U parking lot sold to private developer

Jake Kapsner

Opening the door to a student housing development on the West Bank, the Board of Regents Facilities Committee voted Thursday to sell land now used as a University parking lot to private developers.
The final vote comes today when the regents as a whole decide whether to go ahead with the $314,500 sale of Parking Lot C91, located across the street from the Law School.
The University lot is the last piece of the Seven Corners block needed before Education Environments, LLC and Phoenix Land Ventures can begin developing a retail and housing complex as early as May.
With rents that will range from $468 to $865 per person in a complex with 188 units and 368 bedrooms, some University students and officials have been skeptical about the affordability of the proposed GrandMarc at Seven Corners development.
“It’s not high-end housing,” said Greg Almquist, GrandMarc president and chief operating officer.
Rather, the complex is perceived to be expensive because each renter will have amenities like a private bath, furnishings and Internet connection, he said.
But Doreen Bower, a graduate student and Seven Corners resident, called the rents “outlandish,” and unaffordable to most graduate students.
“If you want to get a four bedroom house around town for $2,400, you can get a pretty swanky place,” Bower said. “I think they’re bloodsuckers.”

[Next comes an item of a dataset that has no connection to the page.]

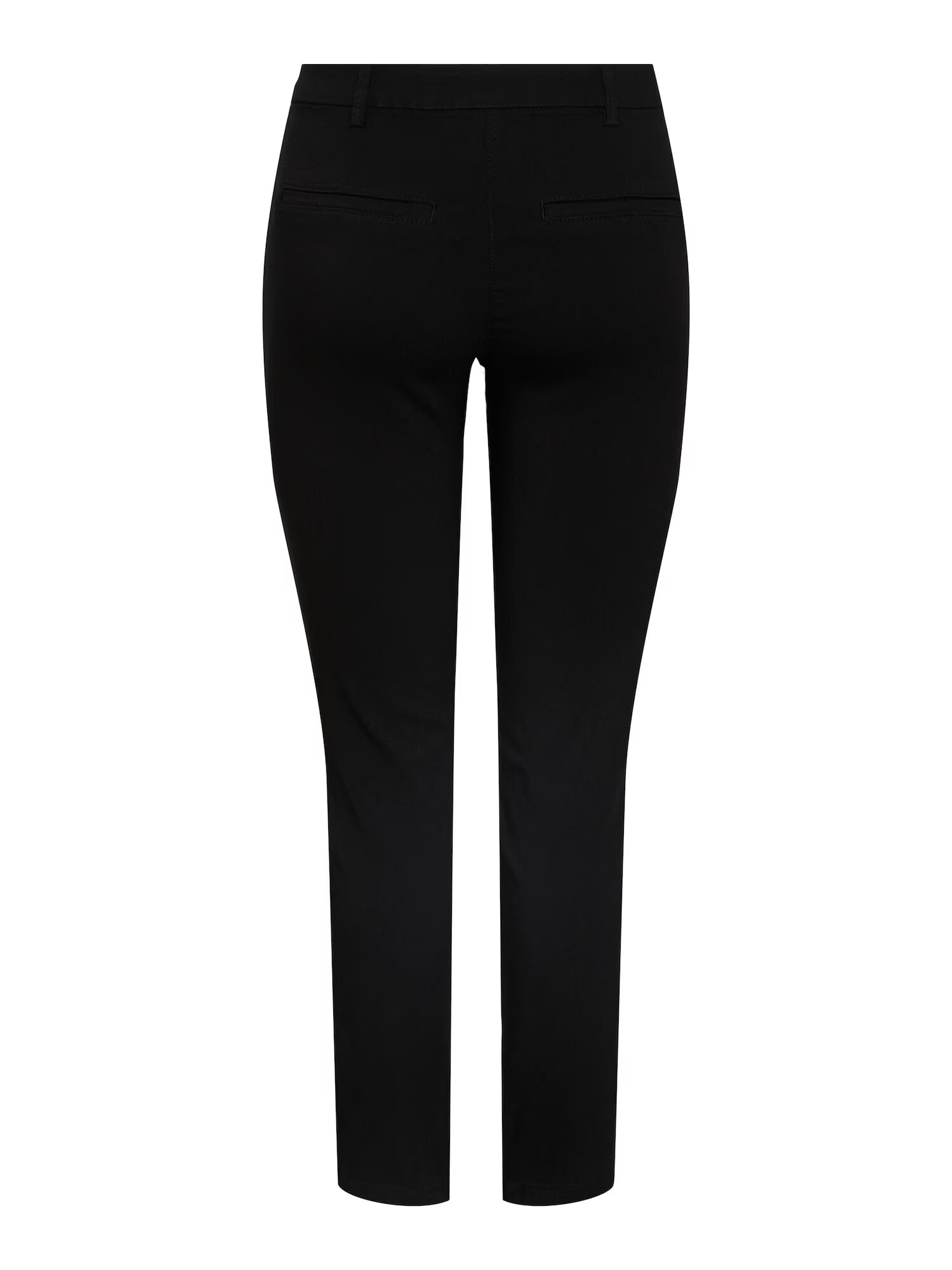 PIECES Pantaloni eleganți negru - Pled.ro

A motion to sell the land was suspended last month when the regents opted to wait and discuss how the proposed complex jives with the University’s long-term student housing strategy, parking and community goals.
The University mostly supports undergraduate housing, but falls short on living space for graduate level students, said Treasurer Georgina Stephens on Thursday in response to questions raised by the board in February.
Less than 20 percent of University students live on campus and 74 percent of the 4,845 students who live in residential halls are first-year students, said Mary Ann Ryan, director of Housing and Residential Life.
New campus housing will continue to focus on undergraduates, Ryan said.
And because graduate students are the target market for GrandMarc, the deans of the Law School, Carlson School of Management and the Humphrey Institute of Public Affairs have voiced support for the Seven Corners development slated to open in the fall of 2000.
Tom Youngblood was one of two condominium owners from the Riverview Towers who came to the meeting in support of the proposed development.
“The block has long been a blighted area, and this is an opportunity to bring in more business and attract better transit,” Youngblood said.
Bower concurred, in part. She said half the block, notably the radiator shop and the abandoned Nostalgia Club, have been eyesores to the area. But she added that the Washington Square Apartments have been available to students for about $500 per unit for decades.
The apartments will be razed along with the radiator shop and a building that houses the Seven Corners Grocery and Restaurante Puerta Azul.
Sgt. Preston’s Restaurant and the apartments above it will remain, Almquist said.